中国の駐車場のEVの充電場所(画像:写真AC)
中国の駐車場のEVの充電場所(画像:写真AC)

 中国市場を起点に、自動車サプライチェーンが変容しつつある。従来は完成車メーカーが系列の部品企業を束ね、垂直統合で開発を進める構造が主流だった。しかし、車載技術の高度化により、この仕組みでは対応しきれなくなった。

 その結果、水平的連携が新たな潮流となった。自動車メーカーとIT企業、通信企業が対等な立場で協業し、業界の垣根を超えた提携が加速している。

 消費者にとっても恩恵は大きい。車載装置でスマートフォンと同等の機能が使えるようになれば、移動中の時間をより有効に使える。今後は音声操作でナビゲーション、エアコン、オーディオの制御が可能になり、自動運転技術との融合によって利便性はさらに高まる。

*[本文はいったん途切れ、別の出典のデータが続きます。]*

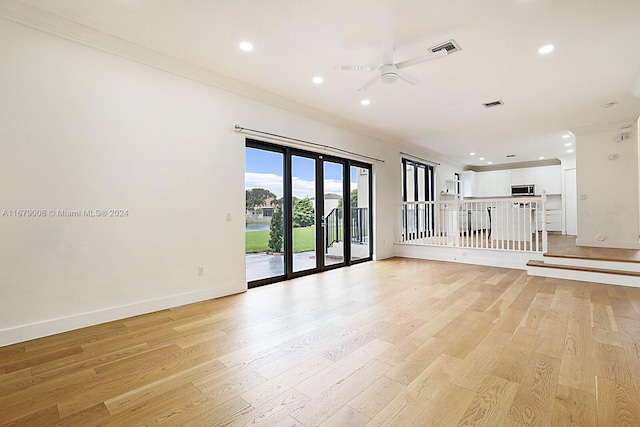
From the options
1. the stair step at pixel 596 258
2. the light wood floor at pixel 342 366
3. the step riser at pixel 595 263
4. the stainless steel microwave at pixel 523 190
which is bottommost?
the light wood floor at pixel 342 366

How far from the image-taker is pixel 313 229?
5371 millimetres

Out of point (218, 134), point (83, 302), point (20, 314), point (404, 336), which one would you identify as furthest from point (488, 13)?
point (20, 314)

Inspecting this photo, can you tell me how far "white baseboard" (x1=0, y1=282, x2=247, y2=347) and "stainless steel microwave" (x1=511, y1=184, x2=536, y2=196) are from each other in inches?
425

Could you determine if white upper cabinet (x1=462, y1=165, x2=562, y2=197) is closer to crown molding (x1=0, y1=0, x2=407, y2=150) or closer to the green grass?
the green grass

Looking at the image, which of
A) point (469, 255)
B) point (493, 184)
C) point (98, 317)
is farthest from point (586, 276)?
point (493, 184)

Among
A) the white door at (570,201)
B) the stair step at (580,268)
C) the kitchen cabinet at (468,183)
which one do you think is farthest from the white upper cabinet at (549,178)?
the stair step at (580,268)

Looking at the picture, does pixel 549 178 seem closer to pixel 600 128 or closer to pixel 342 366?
pixel 600 128

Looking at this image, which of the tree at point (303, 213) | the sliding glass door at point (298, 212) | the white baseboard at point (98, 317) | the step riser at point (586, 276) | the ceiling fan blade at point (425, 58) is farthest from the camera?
the tree at point (303, 213)

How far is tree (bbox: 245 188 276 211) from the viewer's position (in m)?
4.45

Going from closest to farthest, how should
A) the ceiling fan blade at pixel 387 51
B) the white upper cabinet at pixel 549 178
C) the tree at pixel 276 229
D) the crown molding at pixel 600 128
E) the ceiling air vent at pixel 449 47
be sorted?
the ceiling fan blade at pixel 387 51, the ceiling air vent at pixel 449 47, the tree at pixel 276 229, the crown molding at pixel 600 128, the white upper cabinet at pixel 549 178

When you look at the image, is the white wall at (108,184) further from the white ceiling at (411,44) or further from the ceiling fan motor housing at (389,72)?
the ceiling fan motor housing at (389,72)

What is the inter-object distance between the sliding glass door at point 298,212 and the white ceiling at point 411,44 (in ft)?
3.33

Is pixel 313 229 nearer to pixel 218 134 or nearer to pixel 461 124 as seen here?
pixel 218 134

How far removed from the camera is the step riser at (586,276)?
14.5 feet
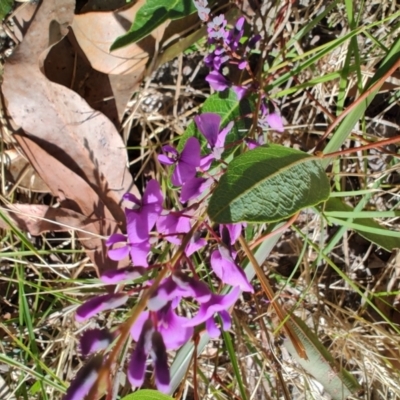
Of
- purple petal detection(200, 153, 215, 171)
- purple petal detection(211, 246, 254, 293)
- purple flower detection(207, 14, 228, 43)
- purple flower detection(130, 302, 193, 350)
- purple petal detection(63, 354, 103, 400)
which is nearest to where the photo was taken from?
purple petal detection(63, 354, 103, 400)

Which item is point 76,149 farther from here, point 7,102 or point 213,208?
point 213,208

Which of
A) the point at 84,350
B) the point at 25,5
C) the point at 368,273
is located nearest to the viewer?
the point at 84,350

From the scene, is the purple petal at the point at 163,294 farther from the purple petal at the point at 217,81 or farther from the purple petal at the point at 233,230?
the purple petal at the point at 217,81

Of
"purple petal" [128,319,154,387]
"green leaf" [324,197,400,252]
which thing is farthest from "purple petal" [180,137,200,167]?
"green leaf" [324,197,400,252]

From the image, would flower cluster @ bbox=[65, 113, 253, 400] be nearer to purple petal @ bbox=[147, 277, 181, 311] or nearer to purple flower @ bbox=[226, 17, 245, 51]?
purple petal @ bbox=[147, 277, 181, 311]

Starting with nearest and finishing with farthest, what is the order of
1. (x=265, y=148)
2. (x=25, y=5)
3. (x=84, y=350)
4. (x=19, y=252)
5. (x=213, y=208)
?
1. (x=84, y=350)
2. (x=213, y=208)
3. (x=265, y=148)
4. (x=25, y=5)
5. (x=19, y=252)

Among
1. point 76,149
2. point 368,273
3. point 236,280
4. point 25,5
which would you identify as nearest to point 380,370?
point 368,273
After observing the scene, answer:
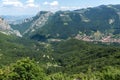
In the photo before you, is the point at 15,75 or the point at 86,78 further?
the point at 86,78

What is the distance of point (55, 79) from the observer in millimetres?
165250

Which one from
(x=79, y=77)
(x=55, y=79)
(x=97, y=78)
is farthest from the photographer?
(x=79, y=77)


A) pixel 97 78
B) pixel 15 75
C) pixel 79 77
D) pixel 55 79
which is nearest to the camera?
→ pixel 15 75

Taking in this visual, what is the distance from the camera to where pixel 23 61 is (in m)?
115

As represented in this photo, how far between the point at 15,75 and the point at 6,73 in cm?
708

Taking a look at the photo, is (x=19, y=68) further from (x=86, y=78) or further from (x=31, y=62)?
(x=86, y=78)

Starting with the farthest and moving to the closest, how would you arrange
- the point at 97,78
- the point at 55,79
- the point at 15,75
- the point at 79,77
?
the point at 79,77
the point at 97,78
the point at 55,79
the point at 15,75

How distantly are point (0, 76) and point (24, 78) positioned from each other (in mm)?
10105

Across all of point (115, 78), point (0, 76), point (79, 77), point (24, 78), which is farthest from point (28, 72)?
point (79, 77)

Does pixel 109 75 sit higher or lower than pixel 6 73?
lower

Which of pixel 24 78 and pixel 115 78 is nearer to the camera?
pixel 24 78

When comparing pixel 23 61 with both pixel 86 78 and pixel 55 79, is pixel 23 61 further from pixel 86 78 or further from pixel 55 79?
pixel 86 78

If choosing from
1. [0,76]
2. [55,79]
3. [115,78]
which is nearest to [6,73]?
[0,76]

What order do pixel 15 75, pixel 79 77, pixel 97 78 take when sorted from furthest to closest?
pixel 79 77, pixel 97 78, pixel 15 75
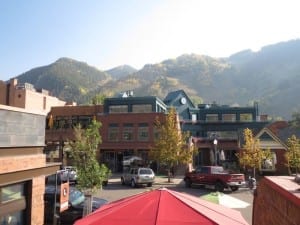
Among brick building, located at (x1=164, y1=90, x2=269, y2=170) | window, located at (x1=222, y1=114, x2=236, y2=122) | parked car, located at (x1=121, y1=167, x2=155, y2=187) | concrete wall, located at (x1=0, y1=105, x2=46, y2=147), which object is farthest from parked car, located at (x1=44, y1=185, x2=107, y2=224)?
window, located at (x1=222, y1=114, x2=236, y2=122)

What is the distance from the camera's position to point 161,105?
2254 inches

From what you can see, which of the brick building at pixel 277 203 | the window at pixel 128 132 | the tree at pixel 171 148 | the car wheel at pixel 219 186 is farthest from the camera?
the window at pixel 128 132

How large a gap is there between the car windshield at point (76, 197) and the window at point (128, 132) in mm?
33183

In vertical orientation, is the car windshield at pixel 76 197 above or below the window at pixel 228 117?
below

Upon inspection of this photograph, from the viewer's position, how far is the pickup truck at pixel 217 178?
28859 mm

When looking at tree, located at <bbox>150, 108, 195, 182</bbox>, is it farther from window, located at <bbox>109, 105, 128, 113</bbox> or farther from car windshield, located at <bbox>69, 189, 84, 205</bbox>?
car windshield, located at <bbox>69, 189, 84, 205</bbox>

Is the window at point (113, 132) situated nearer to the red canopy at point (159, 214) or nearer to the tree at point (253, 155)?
the tree at point (253, 155)

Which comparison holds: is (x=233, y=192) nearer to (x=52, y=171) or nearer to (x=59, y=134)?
(x=52, y=171)

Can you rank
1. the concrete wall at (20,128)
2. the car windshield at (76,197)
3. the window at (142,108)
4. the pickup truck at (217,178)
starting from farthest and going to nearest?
1. the window at (142,108)
2. the pickup truck at (217,178)
3. the car windshield at (76,197)
4. the concrete wall at (20,128)

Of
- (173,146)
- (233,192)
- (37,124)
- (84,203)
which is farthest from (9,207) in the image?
(173,146)

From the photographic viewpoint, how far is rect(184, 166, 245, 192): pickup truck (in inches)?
1136

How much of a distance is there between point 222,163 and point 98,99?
56.6 m

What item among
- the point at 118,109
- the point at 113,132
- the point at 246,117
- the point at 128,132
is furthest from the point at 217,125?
the point at 113,132

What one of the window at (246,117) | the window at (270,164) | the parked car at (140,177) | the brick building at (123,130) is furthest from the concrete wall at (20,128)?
the window at (246,117)
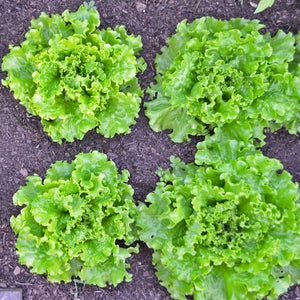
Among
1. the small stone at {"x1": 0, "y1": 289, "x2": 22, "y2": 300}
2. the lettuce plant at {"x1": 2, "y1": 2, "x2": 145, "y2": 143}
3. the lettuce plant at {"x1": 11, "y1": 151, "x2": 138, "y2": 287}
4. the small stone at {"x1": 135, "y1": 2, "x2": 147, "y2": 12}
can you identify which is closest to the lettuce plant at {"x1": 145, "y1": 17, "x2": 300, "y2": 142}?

 部品メーカーや技術企業にも大きな波及効果が及ぶ。従来の部品メーカーは、新たな技術領域への参入を迫られている。一方、ソフトウェアやセンサー分野の企業にとっては、大きなビジネスチャンスが到来した。車載向け半導体の需要も急拡大し、競争は激化。イノベーションのスピードも加速している。

 この変化は、グローバルな自動車産業にも波及する。中国で先行する協業モデルは、他地域にも影響を及ぼす可能性が高い。ファーウェイのようなプラットフォーマーが複数の完成車メーカーに技術を提供することで、一定の技術が共通基盤として標準化されつつある。

 同時に、各メーカーは独自開発も進めており、標準化と差別化が並行する構図となっている。今、自動車産業の競争軸は国境や業界の枠を超え、新たな再編フェーズに入った。